▶ _Document extract_:
------------------------------------------------------------------------

But first a few words on two of Thailand’s most remarkable figures, with whom I became friends almost forty years ago. Sulak Sivaraksa is thought of as the leader of the Engaged Buddhists movement in South East Asia. He is a wonderful writer of Buddhist philosophy aimed at social justice and peace. Over the decades he has been arrested, in disfavour, spoken out against dictators at great risk, in exile, unjustly charged by military strongmen and, of course, a PEN Honourary member. He lives in Bangkok, but by chance when I was in Yangon he was there, celebrating his 83rd birthday. He remains as forceful as ever, still speaking up and writing for causes which parallel the PEN Charter. Still unbending, unstoppable. And it was an honour for me to make the toast to him at the celebration organized by the Myanmar literary figure, Ko Tar.
In Bangkok I stayed in Klong Toey slum with Father Joe Maier, the wonderful slum priest who has worked with Buddhist monks and Imams for half a century in this enormous dock area. He created the first AIDS hospice in Thailand, runs schools, health programs. Above all, he has always stood up for these people. He also publishes stories about the slum dwellers.
Thanks to the publisher, Trasvin Jittidecharak, I was able to sit down with some of Thailand’s successful younger writers, translators and publishers, including Uthis Haemamool, who is the incoming editor of The Writer, an important literary magazine. Others included Zakariya Amataya, Pahd Pasiigon and Anuk Pitukthanin.
The next day I met with Thai PEN. It is a busy centre which concentrates on literary criticism and plays a role in an important literary prize, the S.E.A. Write Award. For some time the leadership of the PEN Centre has been made up of senior academics. I had a fascinating conversation with the current president, Professor Thaweesak Pinthong and two former presidents, Professor Soranat Tailanga and Professor Trisilpa Boonkhachorn. We talked about the importance of building up a regional approach involving Thai, Cambodian and Myanmar PEN. There is a dramatic need for cooperation and mutual support. There are refugee questions, free expression questions, translation challenges, the need for exchanges and other kinds of mutual support. The Myanmar and Cambodian Centres are fully engaged at the international level and we hope that Thai PEN will engage with them in a balance of writers, publishers, and academics of all generations on those essential literary and free expression issues.

------------------------------------------------------------------------

▶ _The data_:
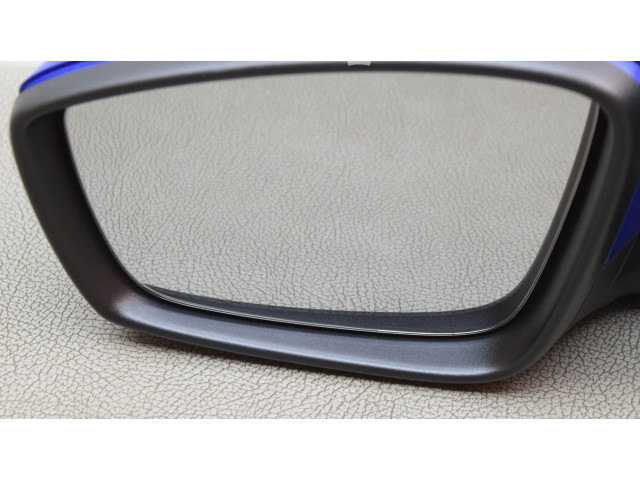 Зеркало электрическое        Skoda Fabia Mk3 (NJ)  2015 - 2021 года   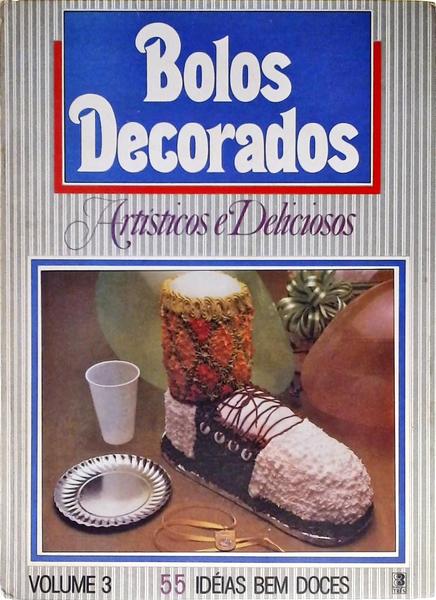 Bolos Decorados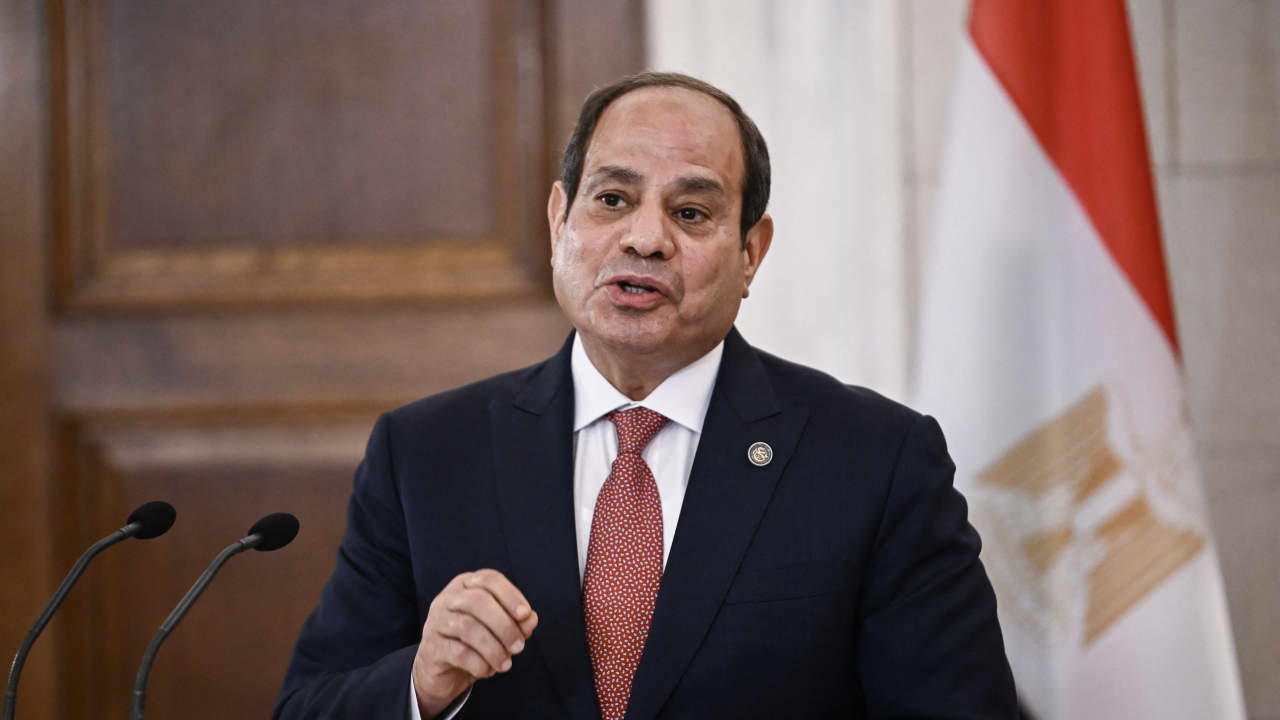 الرئيس عبد الفتاح السيسي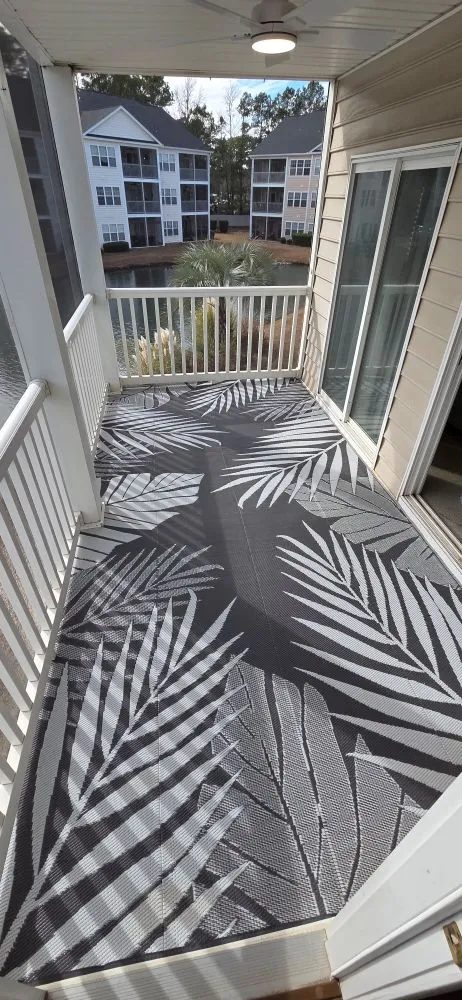 Trusted yard cleanup service with custom design in Longs, SC by Handy Hammer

------------------------------------------------------------------------

▶ _Instructions_:
**A.** Answer these from the Thailand report, one answer per line:
(i) Which birthday was Sulak Sivaraksa celebrating when the writer saw him in Yangon?
(ii) In which Bangkok slum did the writer stay?
(iii) Which literary prize does Thai PEN play a role in?
**B.** From the Thailand report, extract the stretch from "In Bangkok I" through "and Anuk Pitukthanin.".
**C.** Translate this sentence from the Thailand report into Spanish: "For some time the leadership of the PEN Centre has been made up of senior academics."

▶ _Task responses_:
**A.**
(i) His 83rd birthday.
(ii) Klong Toey slum.
(iii) The S.E.A. Write Award.

**B.**
In Bangkok I stayed in Klong Toey slum with Father Joe Maier, the wonderful slum priest who has worked with Buddhist monks and Imams for half a century in this enormous dock area. He created the first AIDS hospice in Thailand, runs schools, health programs. Above all, he has always stood up for these people. He also publishes stories about the slum dwellers.
Thanks to the publisher, Trasvin Jittidecharak, I was able to sit down with some of Thailand’s successful younger writers, translators and publishers, including Uthis Haemamool, who is the incoming editor of The Writer, an important literary magazine. Others included Zakariya Amataya, Pahd Pasiigon and Anuk Pitukthanin.

**C.** Desde hace algún tiempo, la dirección del Centro PEN está formada por académicos de alto nivel.